Creating automated testing of your code is important. You're going to be testing it while writing your code, so why not automise it so that you can easily run those test again? Doctests can work, but there's also `unittest`.

In [None]:
import unittest

# Define the function
def fun(x):
    return x + 1

# Define the tests
class MyTest(unittest.TestCase):
    def test(self):
        self.assertEqual(fun(3), 4)

# Run the unit test (the argv is just for jupyter notebooks)
if  __name__  == '__main__':
    unittest.main(argv=['first-arg-is-ignored'], exit=False)

### Debugging

Most people simply use `print()` statements to debug. But you can do better than that...

In [None]:
import time

def complicated_function():
    time.sleep(2)
    x, y, z = 1, '2', 3
    
    # Usually you might do this
    print(x)
    
    return y+3
    
complicated_function()

In [None]:
import time

def complicated_function():
    time.sleep(0.5)
    x, y, z = 1, '2', 3
    
    # But how about
    import IPython; IPython.embed()
    
    return y+3
    
complicated_function()

**EXCERPTED RECORDS**

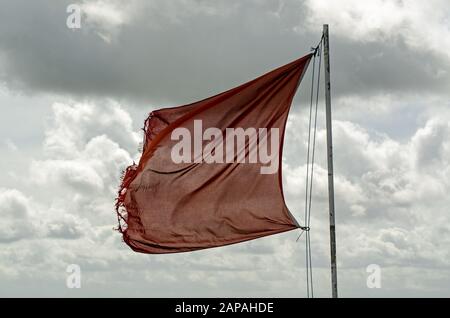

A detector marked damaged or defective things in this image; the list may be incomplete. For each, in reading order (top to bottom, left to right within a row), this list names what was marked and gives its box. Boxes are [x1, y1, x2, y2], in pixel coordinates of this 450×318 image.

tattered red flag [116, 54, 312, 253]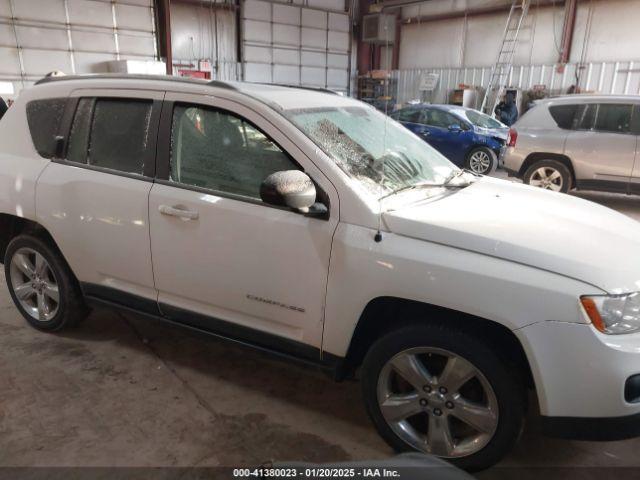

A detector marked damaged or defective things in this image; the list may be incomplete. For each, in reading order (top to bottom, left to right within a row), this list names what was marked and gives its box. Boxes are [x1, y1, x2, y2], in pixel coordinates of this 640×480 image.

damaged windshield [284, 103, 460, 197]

...

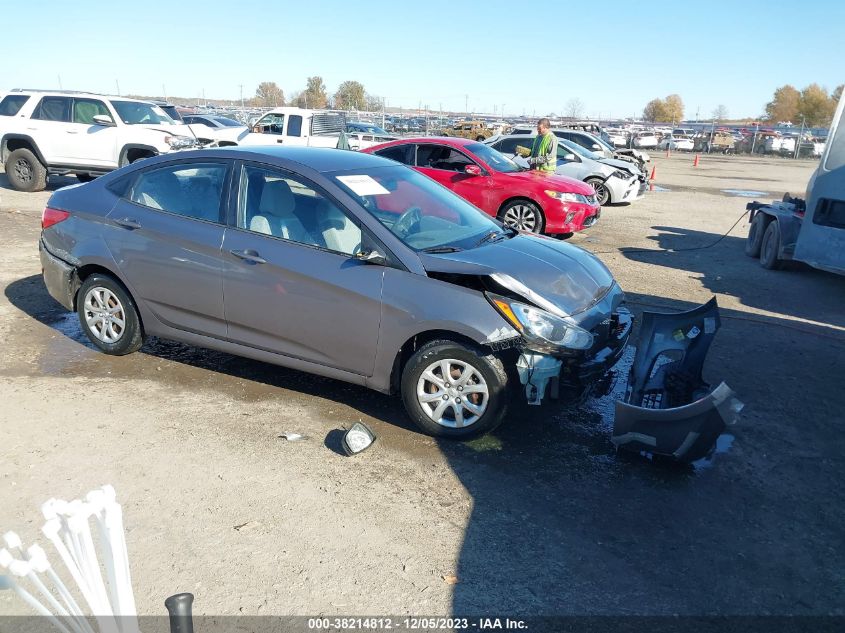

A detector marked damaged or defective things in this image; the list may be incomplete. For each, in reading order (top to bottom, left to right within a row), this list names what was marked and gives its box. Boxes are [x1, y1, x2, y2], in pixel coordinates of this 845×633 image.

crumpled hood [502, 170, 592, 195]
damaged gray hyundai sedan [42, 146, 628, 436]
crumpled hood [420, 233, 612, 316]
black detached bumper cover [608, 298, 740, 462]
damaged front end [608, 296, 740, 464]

--

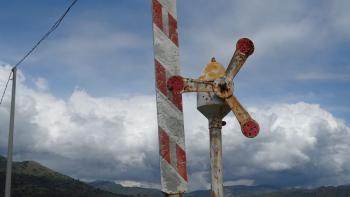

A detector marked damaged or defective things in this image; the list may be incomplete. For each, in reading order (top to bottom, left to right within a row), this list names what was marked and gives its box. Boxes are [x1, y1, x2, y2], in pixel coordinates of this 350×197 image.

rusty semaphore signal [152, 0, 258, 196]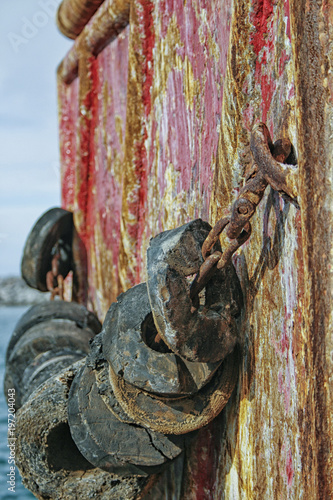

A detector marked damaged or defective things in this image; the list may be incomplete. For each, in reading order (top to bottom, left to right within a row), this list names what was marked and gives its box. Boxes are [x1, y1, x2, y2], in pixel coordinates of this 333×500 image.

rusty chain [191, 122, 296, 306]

**TASKS TO CARRY OUT**
a) Rewrite the paragraph of the Python notebook excerpt that begins "Creating automated testing of your code" as a short bulleted list that keeps its main facts.
b) Transcribe the part of the Python notebook excerpt between "# Define the tests" and "for jupyter notebooks)", inclusive.

**RESPONSES IN ORDER**
a)
- Automated testing of your code is important.
- You test your code while writing it anyway, so automating those tests lets you easily run them again.
- Doctests can work, but `unittest` is another option.

b)
# Define the tests
class MyTest(unittest.TestCase):
    def test(self):
        self.assertEqual(fun(3), 4)

# Run the unit test (the argv is just for jupyter notebooks)